[Source texts of formatted documents]
————

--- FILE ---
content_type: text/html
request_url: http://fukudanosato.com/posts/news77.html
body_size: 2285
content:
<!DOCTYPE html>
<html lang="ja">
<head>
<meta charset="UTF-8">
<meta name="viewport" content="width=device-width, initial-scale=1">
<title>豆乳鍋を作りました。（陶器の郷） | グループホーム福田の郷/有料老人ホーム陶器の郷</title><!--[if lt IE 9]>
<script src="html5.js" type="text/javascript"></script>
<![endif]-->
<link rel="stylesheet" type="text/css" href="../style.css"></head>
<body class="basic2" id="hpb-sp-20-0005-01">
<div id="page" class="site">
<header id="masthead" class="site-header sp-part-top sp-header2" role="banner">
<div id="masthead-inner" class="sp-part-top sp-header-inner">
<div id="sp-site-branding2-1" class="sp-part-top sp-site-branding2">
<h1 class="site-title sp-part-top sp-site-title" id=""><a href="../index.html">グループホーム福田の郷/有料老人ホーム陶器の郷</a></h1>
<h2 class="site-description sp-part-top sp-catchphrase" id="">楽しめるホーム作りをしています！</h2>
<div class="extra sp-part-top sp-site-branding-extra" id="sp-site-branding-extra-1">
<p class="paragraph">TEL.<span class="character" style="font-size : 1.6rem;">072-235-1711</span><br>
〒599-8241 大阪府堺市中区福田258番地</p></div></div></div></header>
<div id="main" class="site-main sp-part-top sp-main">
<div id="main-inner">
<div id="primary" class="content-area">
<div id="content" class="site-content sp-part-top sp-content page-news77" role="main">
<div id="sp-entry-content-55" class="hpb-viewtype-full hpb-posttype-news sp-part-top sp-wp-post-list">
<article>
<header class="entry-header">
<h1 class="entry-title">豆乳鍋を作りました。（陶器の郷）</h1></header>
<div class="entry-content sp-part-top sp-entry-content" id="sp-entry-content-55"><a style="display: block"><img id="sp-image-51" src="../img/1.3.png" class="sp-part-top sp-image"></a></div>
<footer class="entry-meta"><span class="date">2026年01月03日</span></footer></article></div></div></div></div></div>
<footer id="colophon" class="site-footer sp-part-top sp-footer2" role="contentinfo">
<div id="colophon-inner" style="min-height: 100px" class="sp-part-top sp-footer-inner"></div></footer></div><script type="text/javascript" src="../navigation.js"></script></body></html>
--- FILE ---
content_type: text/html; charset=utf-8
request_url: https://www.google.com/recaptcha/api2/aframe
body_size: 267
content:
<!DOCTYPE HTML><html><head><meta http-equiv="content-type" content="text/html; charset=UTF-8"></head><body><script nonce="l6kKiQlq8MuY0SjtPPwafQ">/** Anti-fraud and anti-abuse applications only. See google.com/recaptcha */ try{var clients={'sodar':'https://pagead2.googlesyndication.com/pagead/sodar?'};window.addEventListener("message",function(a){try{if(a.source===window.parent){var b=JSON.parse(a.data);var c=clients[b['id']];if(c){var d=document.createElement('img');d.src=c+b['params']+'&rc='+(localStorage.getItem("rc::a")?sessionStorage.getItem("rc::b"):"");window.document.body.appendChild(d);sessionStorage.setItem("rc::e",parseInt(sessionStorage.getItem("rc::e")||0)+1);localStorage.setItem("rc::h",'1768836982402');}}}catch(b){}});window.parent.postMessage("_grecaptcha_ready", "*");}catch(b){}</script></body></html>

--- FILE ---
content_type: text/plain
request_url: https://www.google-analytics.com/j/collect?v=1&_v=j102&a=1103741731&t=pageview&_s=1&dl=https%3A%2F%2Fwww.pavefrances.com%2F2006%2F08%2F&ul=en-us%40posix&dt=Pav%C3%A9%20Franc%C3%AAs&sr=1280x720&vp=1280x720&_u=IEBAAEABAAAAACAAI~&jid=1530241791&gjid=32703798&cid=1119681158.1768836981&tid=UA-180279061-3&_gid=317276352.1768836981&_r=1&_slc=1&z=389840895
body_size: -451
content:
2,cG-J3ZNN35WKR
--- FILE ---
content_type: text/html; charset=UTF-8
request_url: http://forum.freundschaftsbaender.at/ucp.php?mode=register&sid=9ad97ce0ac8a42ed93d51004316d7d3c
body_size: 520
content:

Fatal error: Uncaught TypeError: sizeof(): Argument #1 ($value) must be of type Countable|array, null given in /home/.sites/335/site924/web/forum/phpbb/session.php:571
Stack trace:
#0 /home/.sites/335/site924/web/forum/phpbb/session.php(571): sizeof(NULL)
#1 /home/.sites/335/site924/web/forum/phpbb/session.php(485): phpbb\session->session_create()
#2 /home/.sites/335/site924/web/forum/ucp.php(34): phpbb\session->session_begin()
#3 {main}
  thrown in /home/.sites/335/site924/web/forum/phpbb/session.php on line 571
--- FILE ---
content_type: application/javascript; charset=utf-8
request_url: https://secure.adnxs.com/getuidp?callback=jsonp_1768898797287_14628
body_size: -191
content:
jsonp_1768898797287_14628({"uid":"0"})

————

## [WHAT YOU ARE ASKED TO DO]
Read the entries above and find each line holding the word "entry". Copy it out.

## [TASK ANSWER]
<div id="sp-entry-content-55" class="hpb-viewtype-full hpb-posttype-news sp-part-top sp-wp-post-list">
<header class="entry-header">
<h1 class="entry-title">豆乳鍋を作りました。（陶器の郷）</h1></header>
<div class="entry-content sp-part-top sp-entry-content" id="sp-entry-content-55"><a style="display: block"><img id="sp-image-51" src="../img/1.3.png" class="sp-part-top sp-image"></a></div>
<footer class="entry-meta"><span class="date">2026年01月03日</span></footer></article></div></div></div></div></div>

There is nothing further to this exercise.